武力攻撃事態等における国民の保護のための措置に関する法律平成十六年法律第百十二号
第121条(感染症等の指定等の特例)
厚生労働大臣は、武力攻撃事態等において、武力攻撃に伴って既に知られている感染性の疾病(一類感染症(感染症の予防及び感染症の患者に対する医療に関する法律(平成十年法律第百十四号)第六条第二項の一類感染症をいう。)を除く。)が発生し、又は発生するおそれがある場合において、当該疾病について、同法第三章から第七章までの規定の全部又は一部を準用しなければ国民の生命及び健康に重大な影響を与えるおそれがあると認めるときは、同条第八項の規定にかかわらず、当該疾病を同項の指定感染症として指定することができる。 この場合における同法第四十四条の九の規定の適用については、同条第一項及び第二項中「政令で定める期間」とあるのは「厚生労働大臣の定める期間」と、同条第一項中「政令で定めるところにより」とあるのは「厚生労働大臣の定めるところにより」と、同条第二項中「前項の政令で定められた期間」とあるのは「前項の厚生労働大臣の定める期間」と、「当該政令で定められた疾病」とあるのは「武力攻撃事態等における国民の保護のための措置に関する法律第百二十一条第一項の規定により厚生労働大臣が定めた疾病」と、「同項の政令により」とあるのは「前項の厚生労働大臣の定めるところにより」とする。

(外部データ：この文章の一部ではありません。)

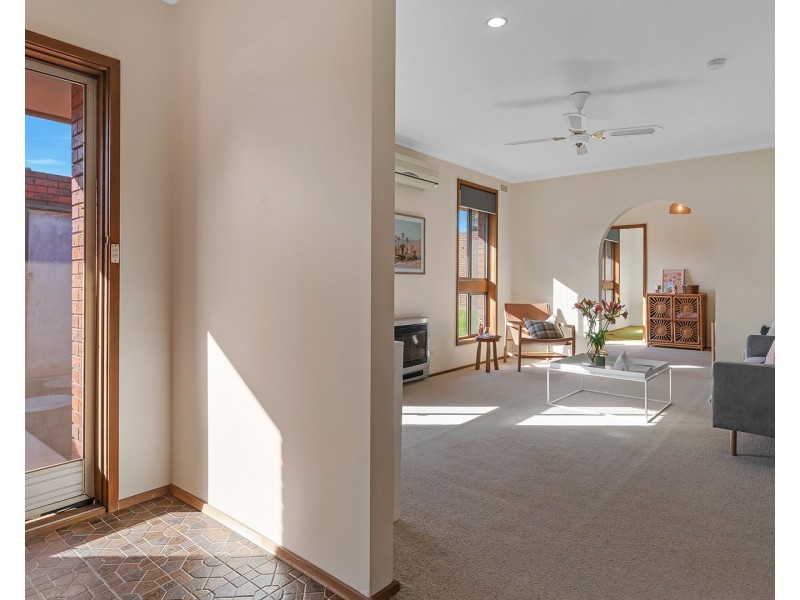 3 Hicks Crescent, Echuca VIC 3564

2 厚生労働大臣は、武力攻撃事態等において、武力攻撃に伴って検疫法(昭和二十六年法律第二百一号)第二条の検疫感染症以外の感染性の疾病(同法第三十四条の二第一項の新感染症を除く。)が発生し、又は発生するおそれがある場合において、当該疾病について、検疫を行わなければその病原体が国内に侵入し国民の生命及び健康に重大な影響を与えるおそれがあると認めるときは、同法第三十四条の規定にかかわらず、当該疾病を感染症の種類として指定し、同法第二条の二、第二章及び第四章(第三十四条の二から第四十条までを除く。)の規定のうち厚生労働大臣が定めるものを適用することができる。 この場合においては、同法第十六条第三項の規定にかかわらず、厚生労働大臣は、当該感染症の潜伏期間を考慮して、同条第一項の停留の期間を定めることができる。
3 厚生労働大臣は、武力攻撃事態等において、武力攻撃に伴って感染性の疾病(予防接種法(昭和二十三年法律第六十八号)第二条第二項のA類疾病(以下この項において「A類疾病」という。)及び同条第三項のB類疾病を除く。)が発生し、又は発生するおそれがある場合において、その発生及びまん延を予防するため特に予防接種を行う必要があると認めるときは、同条第二項第十二号及び第十三号の規定にかかわらず、当該疾病をA類疾病として指定することができる。